DATA FOR PROCESSING START
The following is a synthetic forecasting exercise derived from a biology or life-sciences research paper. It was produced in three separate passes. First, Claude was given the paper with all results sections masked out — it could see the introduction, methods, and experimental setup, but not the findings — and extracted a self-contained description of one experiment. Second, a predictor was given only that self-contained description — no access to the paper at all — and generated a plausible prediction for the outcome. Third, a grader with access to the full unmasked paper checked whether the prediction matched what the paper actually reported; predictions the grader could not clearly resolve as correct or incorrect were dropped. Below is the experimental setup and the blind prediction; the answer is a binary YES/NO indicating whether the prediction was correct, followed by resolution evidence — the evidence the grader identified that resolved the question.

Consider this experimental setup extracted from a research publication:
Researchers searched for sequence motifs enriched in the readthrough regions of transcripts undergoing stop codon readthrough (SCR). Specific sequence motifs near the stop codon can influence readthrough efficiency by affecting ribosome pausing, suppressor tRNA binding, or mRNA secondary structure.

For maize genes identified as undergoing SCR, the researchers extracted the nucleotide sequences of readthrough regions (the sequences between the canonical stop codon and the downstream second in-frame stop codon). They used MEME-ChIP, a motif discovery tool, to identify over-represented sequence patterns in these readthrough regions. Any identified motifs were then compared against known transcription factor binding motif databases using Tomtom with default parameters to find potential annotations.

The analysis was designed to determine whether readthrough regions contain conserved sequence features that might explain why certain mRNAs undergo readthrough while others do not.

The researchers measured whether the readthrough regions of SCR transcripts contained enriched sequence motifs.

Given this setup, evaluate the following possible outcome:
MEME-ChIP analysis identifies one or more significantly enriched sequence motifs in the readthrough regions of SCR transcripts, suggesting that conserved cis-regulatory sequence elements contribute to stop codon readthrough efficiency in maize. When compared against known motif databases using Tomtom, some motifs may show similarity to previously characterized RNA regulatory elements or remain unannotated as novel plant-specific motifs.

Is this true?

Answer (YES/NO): YES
DATA FOR PROCESSING END
• EXERCISE REQUIREMENTS
In full and without alteration, repeat the records.

• SOLUTION BELOW
The following is a synthetic forecasting exercise derived from a biology or life-sciences research paper. It was produced in three separate passes. First, Claude was given the paper with all results sections masked out — it could see the introduction, methods, and experimental setup, but not the findings — and extracted a self-contained description of one experiment. Second, a predictor was given only that self-contained description — no access to the paper at all — and generated a plausible prediction for the outcome. Third, a grader with access to the full unmasked paper checked whether the prediction matched what the paper actually reported; predictions the grader could not clearly resolve as correct or incorrect were dropped. Below is the experimental setup and the blind prediction; the answer is a binary YES/NO indicating whether the prediction was correct, followed by resolution evidence — the evidence the grader identified that resolved the question.

Consider this experimental setup extracted from a research publication:
Researchers searched for sequence motifs enriched in the readthrough regions of transcripts undergoing stop codon readthrough (SCR). Specific sequence motifs near the stop codon can influence readthrough efficiency by affecting ribosome pausing, suppressor tRNA binding, or mRNA secondary structure.

For maize genes identified as undergoing SCR, the researchers extracted the nucleotide sequences of readthrough regions (the sequences between the canonical stop codon and the downstream second in-frame stop codon). They used MEME-ChIP, a motif discovery tool, to identify over-represented sequence patterns in these readthrough regions. Any identified motifs were then compared against known transcription factor binding motif databases using Tomtom with default parameters to find potential annotations.

The analysis was designed to determine whether readthrough regions contain conserved sequence features that might explain why certain mRNAs undergo readthrough while others do not.

The researchers measured whether the readthrough regions of SCR transcripts contained enriched sequence motifs.

Given this setup, evaluate the following possible outcome:
MEME-ChIP analysis identifies one or more significantly enriched sequence motifs in the readthrough regions of SCR transcripts, suggesting that conserved cis-regulatory sequence elements contribute to stop codon readthrough efficiency in maize. When compared against known motif databases using Tomtom, some motifs may show similarity to previously characterized RNA regulatory elements or remain unannotated as novel plant-specific motifs.

Is this true?

Answer (YES/NO): YES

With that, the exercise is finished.